Congressional hearings by the Senate Finance Committee last fall focused on promoters, users, and facilitators of TRTs. If necessary to the passage of pending tax compliance legislation, some Senate staffers have indicated that similar hearings can be held in the coming year. The thrust of last fall’s Senate Finance Committee hearings was to dramatize how widespread and egregious the promotion and use of TRTs had become. However, the most effective hearings to dramatize the corrosive effects of TRTs on tax compliance and tax practitioner professional standards were two days of hearings last November by Senate Governmental Affairs Permanent Investigations Subcommittee, the staff of which had been investigating TRTs for over a year. Credible evidence and testimony at the Subcommittee hearings indicated that the development and marketing of TRTs by large accounting and law firms was substantial, deliberate, and ongoing. One memorandum by a Final Four accounting firm stated clearly that the firm’s decision not to register a popular TRT (that the IRS treated as a listed transaction) was based on the determination that the firm’s anticipated profits from the sale of the TRT would be more than enough to accommodate the cost of any formal penalties the IRS might impose. The highlight (lowlight) of the hearings occurred when a well-known member of a prominent national law firm stunned the audience by taking the Fifth Amendment when asked about the hundreds of opinions he and his firm had provided to serve as penalty protection for marketed TRTs.

The cumulative effect of the revelations during these Senate hearings, the Congressional report on Enron’s tax affairs released last year, the guilty plea of HealthSouth’s Vice President of Taxes last summer, and the results of numerous TRT audits, summonses, and John Doe summons enforcement actions involving promoters and users of TRTs clearly impacted those involved in tax regulation at all levels of the Federal government. The impact was heightened further by ongoing, increasing media coverage of these TRT events. The result appears to be at all levels of government a determination for the IRS to do whatever it takes to deal effectively with past tax noncompliance and thereby to deter future noncompliance. The result is a much tougher attitude on the part of the IRS personnel in their dealings with taxpayers that are perceived as having been involved in overly aggressive TRTs.

The change in IRS attitude became apparent last year in our client dealings with IRS personnel in Examination, Appeals, Criminal Investigation, and Counsel. Generally, if a TRT became involved, the IRS became more contentious and the resolution or settlement of clients’ controversies became more difficult. Despite the scarcity of resources, IRS personnel indicated increased willingness to push cases toward litigation by refusing to budge from tough settlements and by threatening penalties if statutory notices had to be issued. For the future, we are anticipating the likelihood that the IRS will be unwilling to offer pattern settlements of TRTs under guidelines that our clients are likely to find acceptable. We also are anticipating the likely imposition of penalties in more of our clients’ cases that involve TRTs.

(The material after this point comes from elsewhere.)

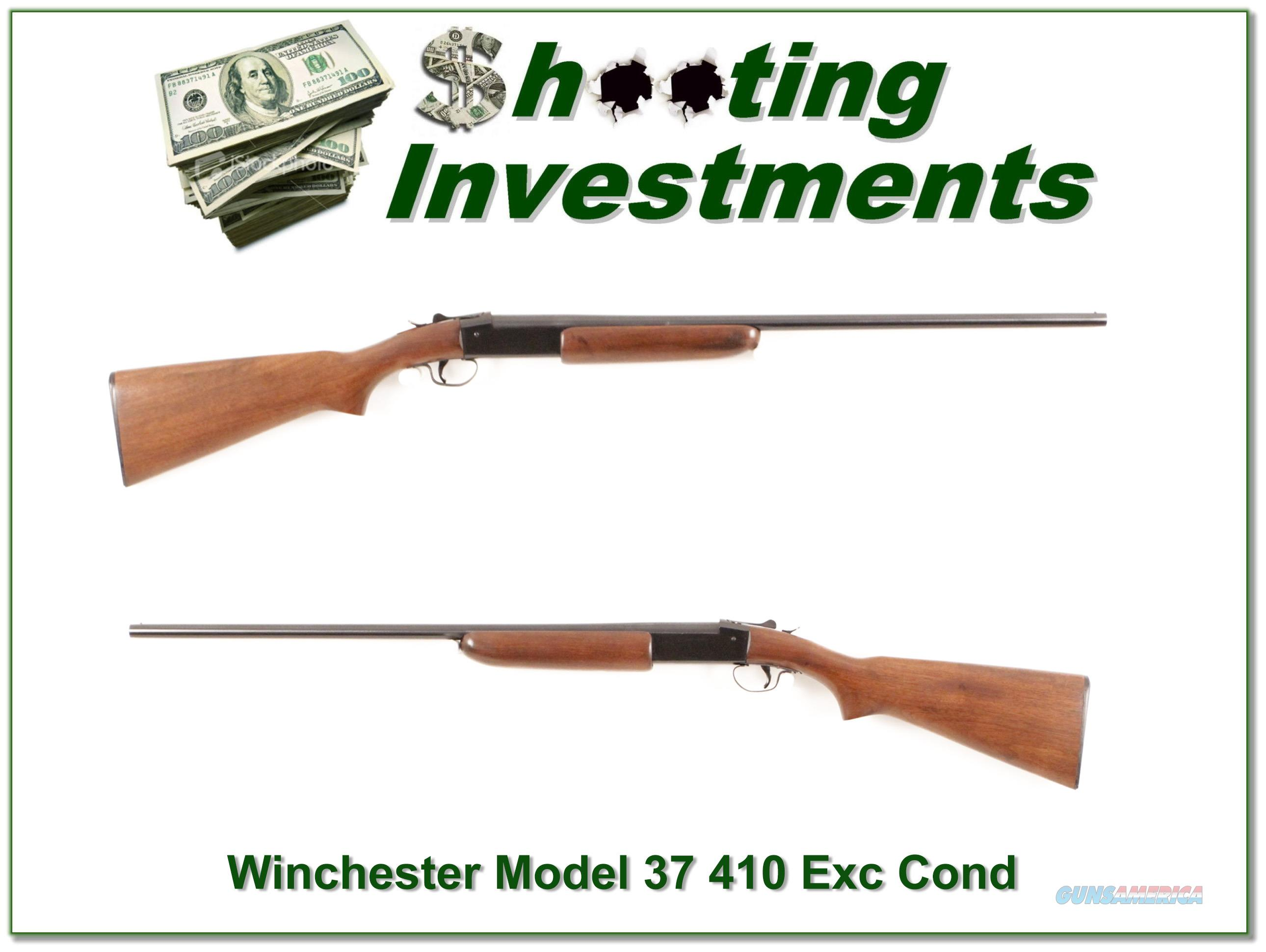 Winchester Model 37 410 Gauge single shot MINT!  Guns > Shotguns > Winchester Shotguns - Modern > Bolt/Single Shot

Because most of our clients are penalty-averse, we therefore are anticipating that more of our clients’ cases are likely to proceed to litigation. In such event, forum selection may become difficult. Based on past experience, the Tax Court has not been a friendly forum for TRTs. Although the refund forums generally have been friendlier, we are unsure what the future will hold in light of the media coverage that is beginning to link TRTs in the tax area to the prior, highly visible corporate financial transaction scandals, many of which will be litigated in the coming year. These cases, plus professional liability actions against accounting and law firms involved with TRTs, could sensitize the Federal judiciary to the tax noncompliance issues of TRTs. Our prior concern was that courts like the Tax Court and the Court of Federal Claims whose judges were located in Washington, D.C. and were exposed to the ongoing efforts of Federal regulators to dramatize the extent of taxpayer noncompliance might be less favorable forums to try TRT cases than Federal District Courts whose judges were further from the potential impact of such activity. Time will tell whether or not our prior attitude will continue in the future. Our best guess at this point is that future forum selections likely will be made on a case-by-case basis, after weighing what may be competing considerations.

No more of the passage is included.